> [What the task asks]: Starting at the line containing "Uvu 롱슬리브탑 m 화이트" and ending at the line containing "Bunte MischungFlüssige Kunsttextur.", transcribe the listing below exactly. Keep both end lines, skip the pictures, and copy nothing else.

++++ Records for this task ++++

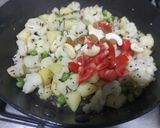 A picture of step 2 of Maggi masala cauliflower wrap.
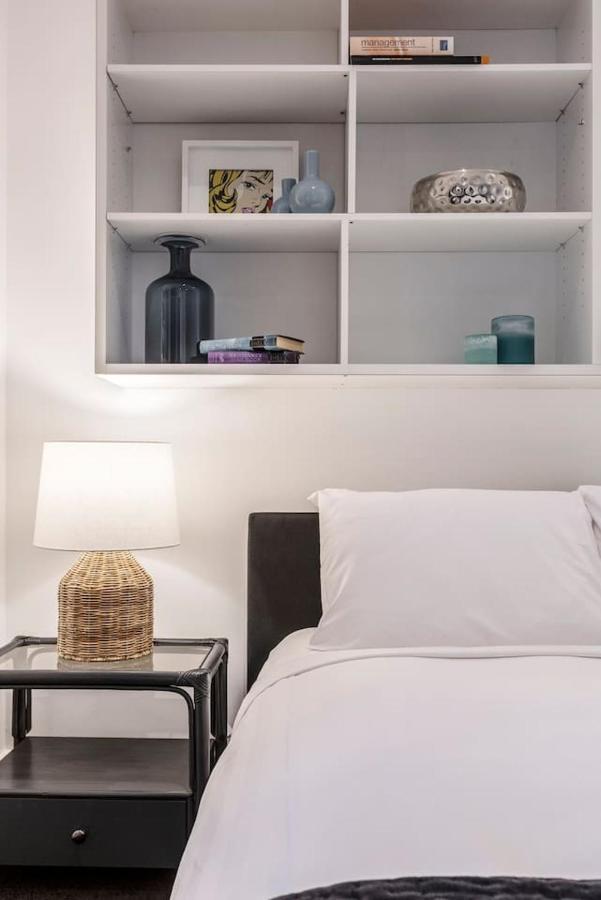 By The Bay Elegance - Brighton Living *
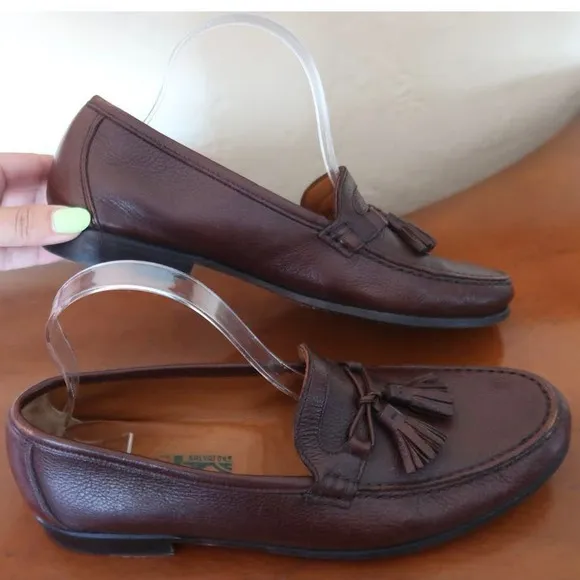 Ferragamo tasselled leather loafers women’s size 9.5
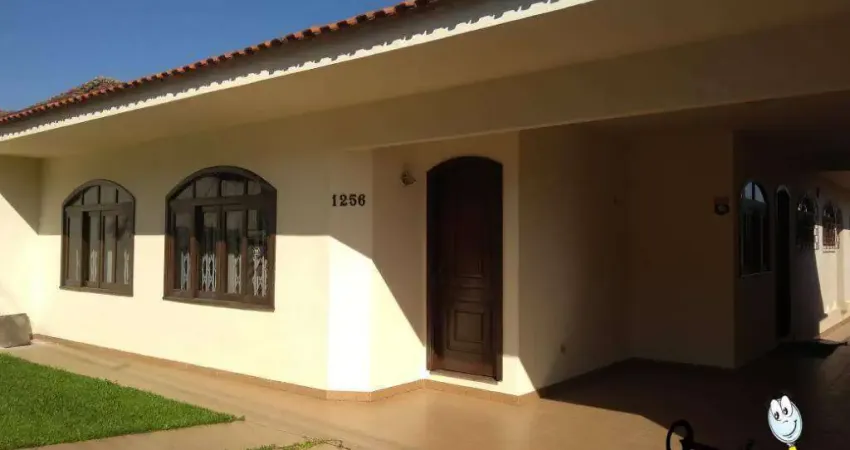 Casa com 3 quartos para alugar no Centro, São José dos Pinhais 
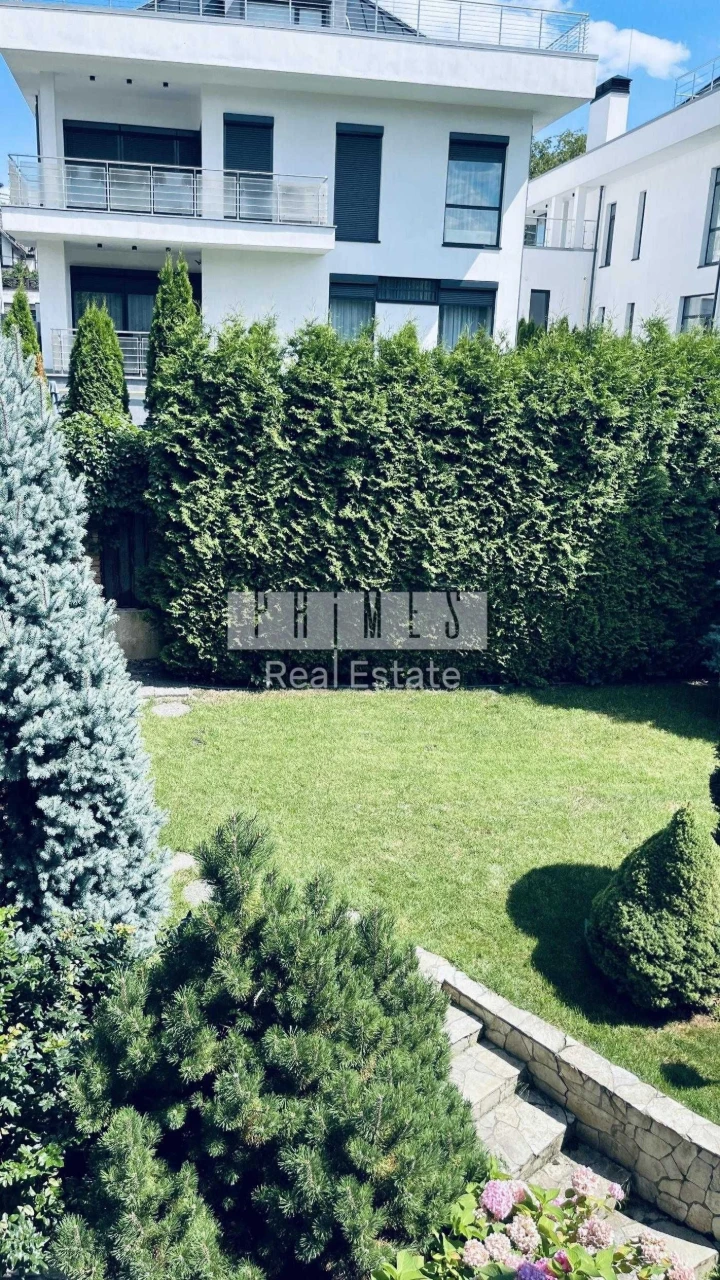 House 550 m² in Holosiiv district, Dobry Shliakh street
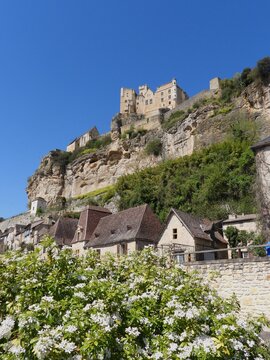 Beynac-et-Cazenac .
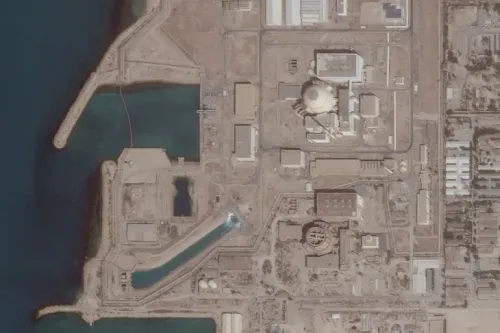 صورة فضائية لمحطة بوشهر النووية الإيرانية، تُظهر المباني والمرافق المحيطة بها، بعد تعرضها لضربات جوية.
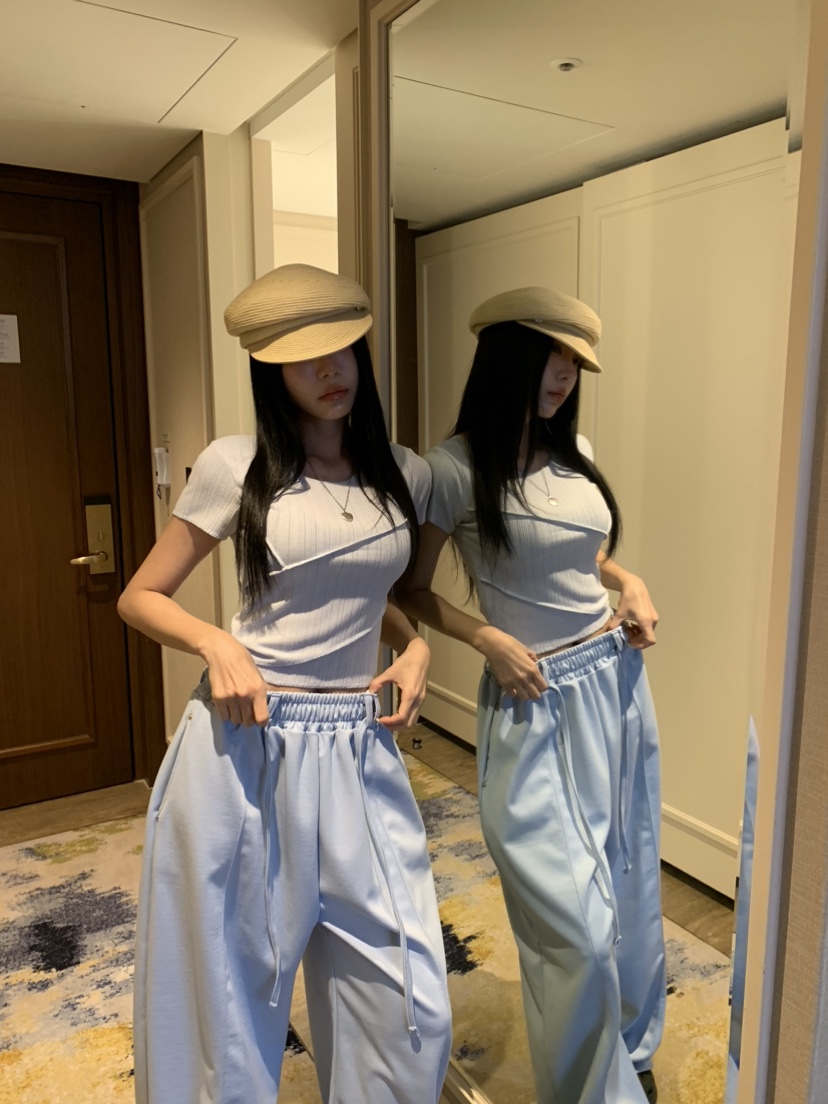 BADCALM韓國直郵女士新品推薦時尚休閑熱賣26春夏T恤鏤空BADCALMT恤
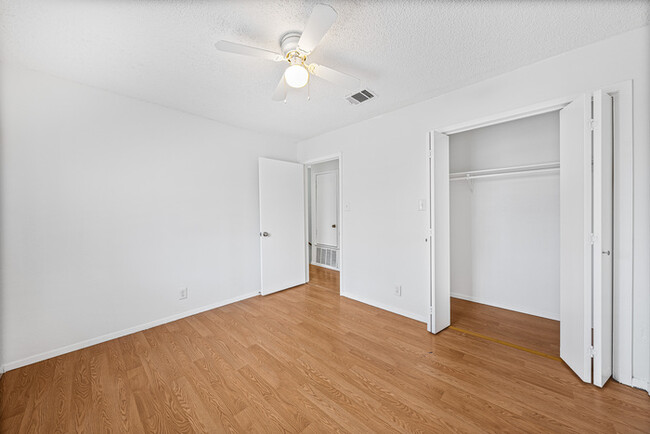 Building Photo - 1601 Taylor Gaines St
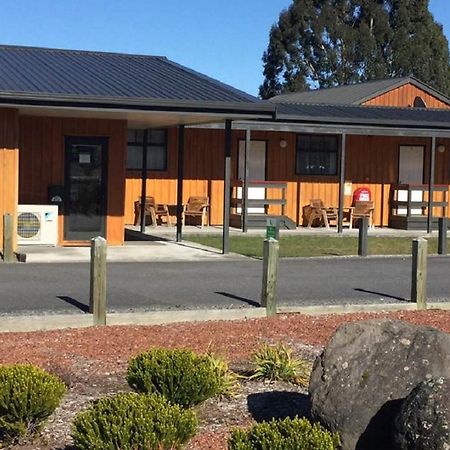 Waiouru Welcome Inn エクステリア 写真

++++
++++ Records for this task ++++

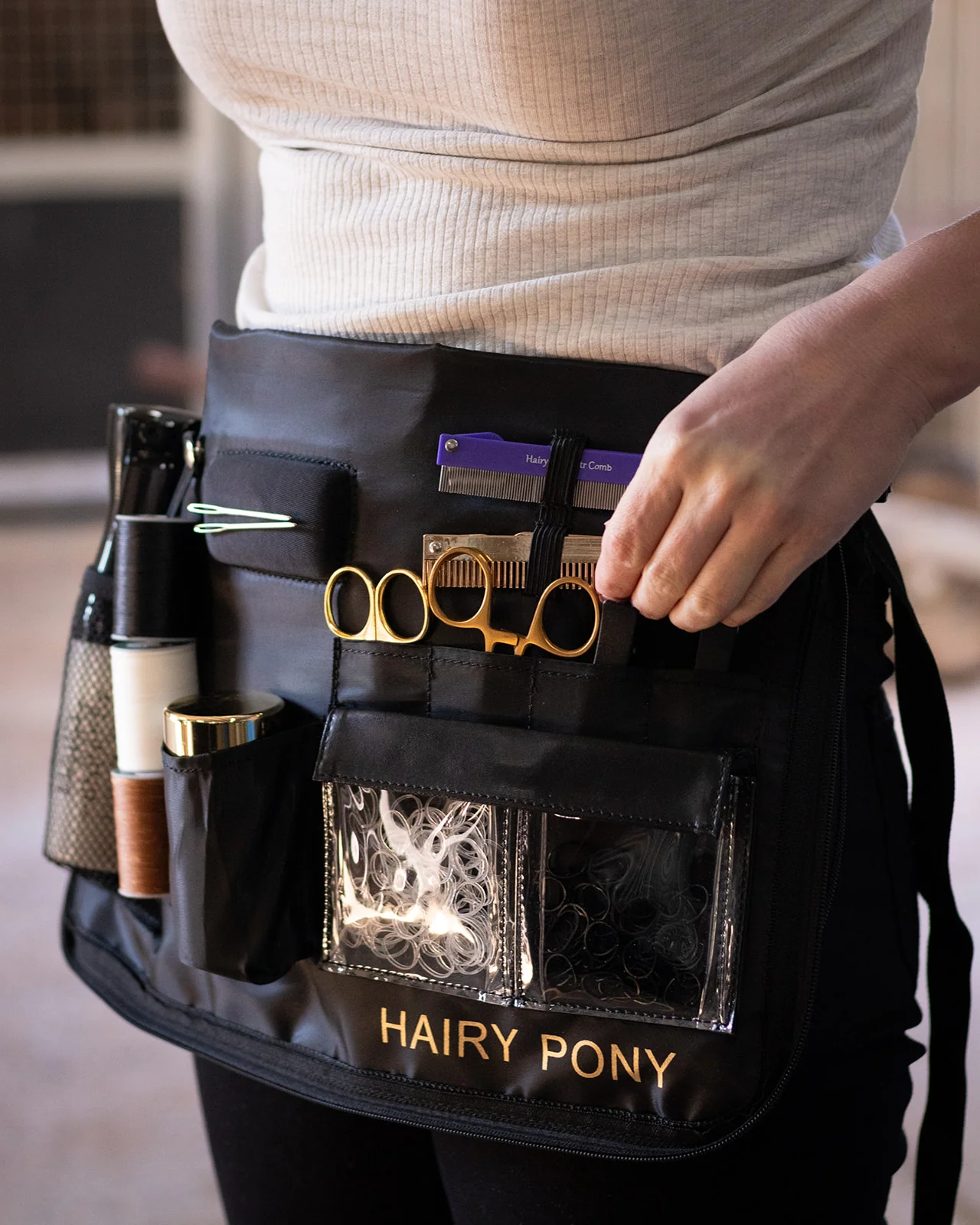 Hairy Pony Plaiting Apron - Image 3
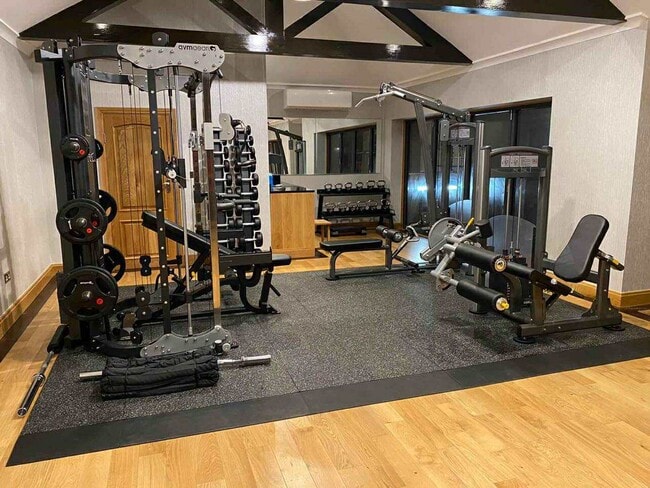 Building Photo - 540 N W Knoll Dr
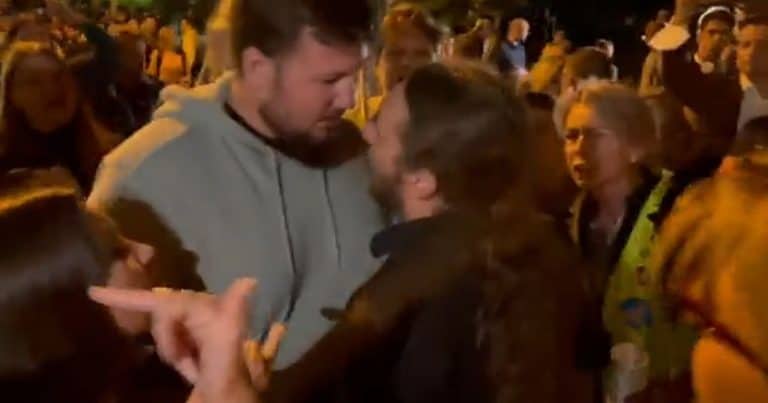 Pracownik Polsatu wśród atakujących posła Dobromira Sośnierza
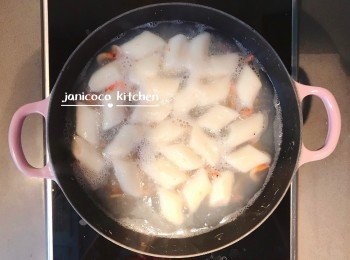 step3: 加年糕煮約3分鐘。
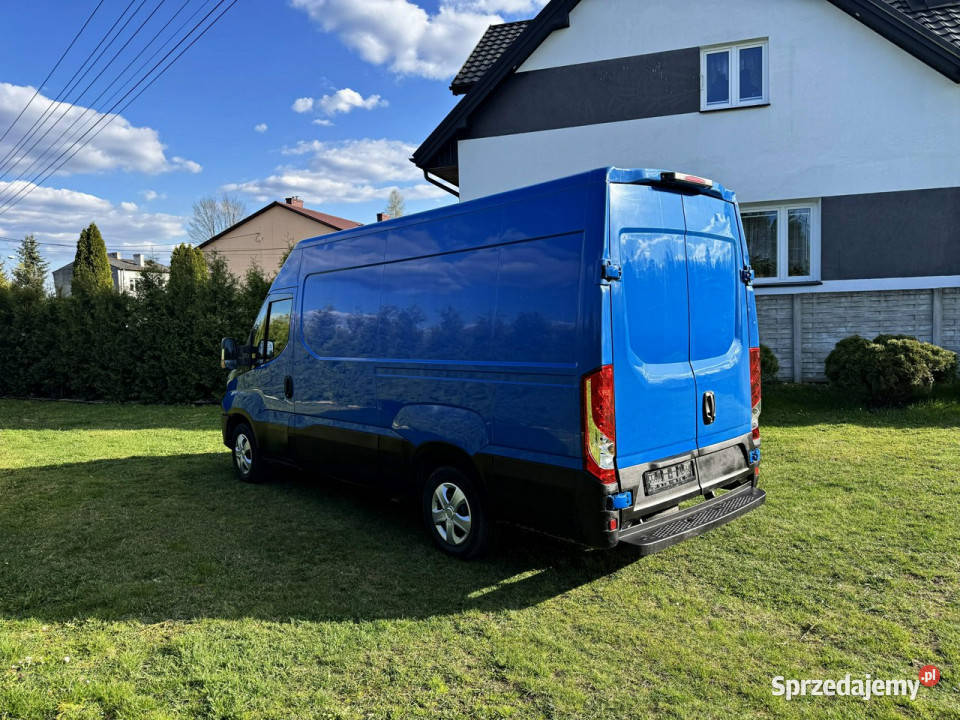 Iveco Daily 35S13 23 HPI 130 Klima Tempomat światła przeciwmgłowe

++++
++++ Records for this task ++++

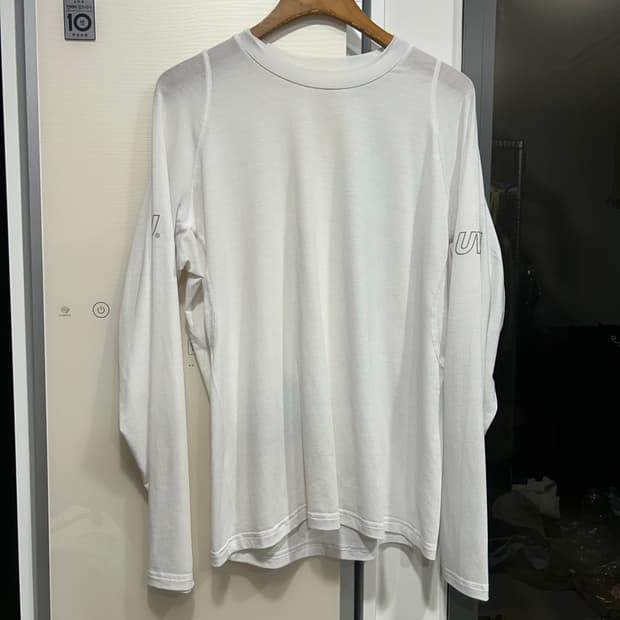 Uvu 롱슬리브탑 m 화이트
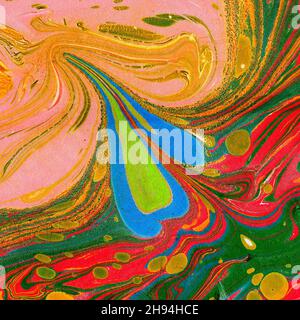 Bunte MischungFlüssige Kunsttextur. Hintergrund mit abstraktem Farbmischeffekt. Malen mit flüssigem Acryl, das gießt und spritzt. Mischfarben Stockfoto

++++

> [Exercise solution]:
 Uvu 롱슬리브탑 m 화이트
 Bunte MischungFlüssige Kunsttextur. Hintergrund mit abstraktem Farbmischeffekt. Malen mit flüssigem Acryl, das gießt und spritzt. Mischfarben Stockfoto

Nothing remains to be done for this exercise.